Bioinformatics Seminar: Computational Phenotype Prediction by Querying Public Microarray Data Repositories
| What |
|
|---|---|
| When |
Mar 20, 2007 from 11:00 am to 12:00 pm |
| Where | LT-415 |
| Add event to calendar |
|
Speaker
Jianjun Hu
Postdoc Research Fellow
Molecular and Computational Biology Section
University of Southern California
Abstract
One fundamental goal of genomics research is to elucidate the molecular underpinnings of complex phenotypic traits such as human diseases and to develop novel methods for diagnosing diseases. Currently, high-throughput genomic databases, gene expression microarray data repositories, and biomedical knowledge bases are being accumulated rapidly.

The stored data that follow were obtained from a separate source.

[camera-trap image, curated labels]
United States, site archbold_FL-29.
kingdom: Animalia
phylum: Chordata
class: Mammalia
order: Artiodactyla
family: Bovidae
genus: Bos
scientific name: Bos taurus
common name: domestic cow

However, few methods are available to effectively integrate these sources of information at different biological scales, for the purposes of phenotypic prediction and genotype-phenotype relationship discovery.

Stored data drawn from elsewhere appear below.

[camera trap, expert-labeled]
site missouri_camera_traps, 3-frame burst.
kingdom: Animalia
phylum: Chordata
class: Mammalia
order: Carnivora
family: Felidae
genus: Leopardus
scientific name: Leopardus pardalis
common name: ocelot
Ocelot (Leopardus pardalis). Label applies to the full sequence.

In this talk, we present a framework that exploits the large-scale National Center for Biological Information Gene Expression Omnibus (NCBI GEO) gene expression microarray dataset repository and the Unified Medical Language System (UMLS) biomedical ontology to predict phenotypes from gene expression profiles of unknown traits or diseases. For each reference dataset in the NCBI GEO, we extract descriptive keywords from their meshhead description of related publication and their GEO dataset summary and map them to UMLS concepts. The phenotype of a dataset is thus encoded into a list of UMLS concepts. We then define a cellular-state-switch signature as the ranked list of genes in terms of gene expression changes between two conditions or states. Given a query gene expression dataset, we query the NCBI microarray datasets based on the similarity of the cellular-state-signatures by calculating the ordered-list similarity scores between two profile-pairs. We then use the kernel logistic regression approach to predict the phenotypes of the query dataset in terms of UMLS concepts, which has the advantage of considering the relationships among all the reference datasets. To link phenotypic concepts to their underlying genes, we propose an order-statistics based ranking algorithm to screen out highly differentially expressed genes related to a given UMLS concept. Our experiments on a selected set of GEO datasets demonstrate the utility of public high-throughout biological datasets for phenotype prediction and for elucidating the genotype-phenotype relationships.